Is that possible for CSA to analyze other languages e.g. Java、 JavaScript by transpiling them to clang compatible AST

I believe this is feasible for several reasons:

  1. There are already a number of toolchains that provide language-to-language conversion, such as Emscripten which can translate C to JavaScript.
  2. C/C++ is sufficiently universal, low-level, and the new versions of C++ have enough features to make such a translation effort easier.
  3. Lastly, and most importantly, this translation would only be for analysis purposes, and would not be responsible for compiling to the final bitcode to run on the target machine. This makes the conversion simpler and further reduces the effort required for the translation.

I suspect if it is good idea.

First, I am confused about the term clang compatible AST. Since the Clang AST is not compatible at all. Different from LLVM IR, which is a language by itself, the clang AST is simply an internal data structure for clang. The clang AST is incompatible between different versions of clang naturally.

Then I doubt that we can translate other higher languages like Java/JS to clang AST simply. Although all of them look similar at the first glance, there should be a lot of differences. Then it would be hard to continue. Although you said we can be tolerant since it is just an analysis, it would be meaningless if we can’t get anything.

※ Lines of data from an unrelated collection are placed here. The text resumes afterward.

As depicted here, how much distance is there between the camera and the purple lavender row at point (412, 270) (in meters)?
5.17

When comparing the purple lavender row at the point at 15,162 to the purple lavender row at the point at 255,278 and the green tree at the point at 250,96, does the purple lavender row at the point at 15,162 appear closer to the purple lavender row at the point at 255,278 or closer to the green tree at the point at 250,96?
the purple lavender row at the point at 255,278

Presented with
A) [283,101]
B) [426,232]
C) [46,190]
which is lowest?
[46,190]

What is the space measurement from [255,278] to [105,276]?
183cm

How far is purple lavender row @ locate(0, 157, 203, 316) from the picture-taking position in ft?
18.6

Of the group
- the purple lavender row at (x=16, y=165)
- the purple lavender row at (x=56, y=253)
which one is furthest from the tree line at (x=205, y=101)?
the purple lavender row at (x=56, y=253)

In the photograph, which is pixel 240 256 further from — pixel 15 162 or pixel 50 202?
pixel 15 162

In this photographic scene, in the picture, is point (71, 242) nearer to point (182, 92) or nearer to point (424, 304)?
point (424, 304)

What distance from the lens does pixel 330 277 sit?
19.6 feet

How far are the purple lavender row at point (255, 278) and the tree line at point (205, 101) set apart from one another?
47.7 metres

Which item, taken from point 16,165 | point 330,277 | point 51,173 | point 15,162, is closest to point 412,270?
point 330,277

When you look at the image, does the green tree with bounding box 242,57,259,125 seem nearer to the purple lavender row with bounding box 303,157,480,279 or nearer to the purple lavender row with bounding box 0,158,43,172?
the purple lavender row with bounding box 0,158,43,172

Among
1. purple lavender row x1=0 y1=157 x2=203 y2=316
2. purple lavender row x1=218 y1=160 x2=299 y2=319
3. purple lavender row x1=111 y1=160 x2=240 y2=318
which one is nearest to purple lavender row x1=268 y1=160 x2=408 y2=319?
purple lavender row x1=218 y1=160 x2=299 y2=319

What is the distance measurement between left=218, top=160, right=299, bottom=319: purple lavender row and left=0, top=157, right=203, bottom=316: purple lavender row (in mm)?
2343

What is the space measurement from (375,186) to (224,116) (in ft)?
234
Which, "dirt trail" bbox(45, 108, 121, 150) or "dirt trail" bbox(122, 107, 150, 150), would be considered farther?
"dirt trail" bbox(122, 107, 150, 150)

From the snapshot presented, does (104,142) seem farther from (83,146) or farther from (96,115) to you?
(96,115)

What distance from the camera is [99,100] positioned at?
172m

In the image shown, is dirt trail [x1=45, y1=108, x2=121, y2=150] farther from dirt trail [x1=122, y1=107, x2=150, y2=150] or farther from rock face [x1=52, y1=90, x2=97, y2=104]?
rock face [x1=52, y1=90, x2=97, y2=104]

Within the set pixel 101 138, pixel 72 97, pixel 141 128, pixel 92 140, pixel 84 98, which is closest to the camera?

I know there are a lot of analysis tools which are based on LLVM IR. You may not be happy with LLVM IR since the LLVM IR may lost many information in the higher level. If it is in the case, I guess you can take a look at GitHub - llvm/clangir: A new high-level IR for clang.. ClangIR is an MLIR-based IR which aims to analysis programs in the higher level. You can visit the RFC [RFC] An MLIR based Clang IR (CIR) for some details. The reason why I recommend ClangIR than AST for you is that ClangIR is a language by itself. So that if it can’t present something well, you can try to improve it actually. I didn’t follow ClangIR closely. I guess @bcardosolopes can share some thoughts here.

This is definitely theoretically possible but I wouldn’t recommend it.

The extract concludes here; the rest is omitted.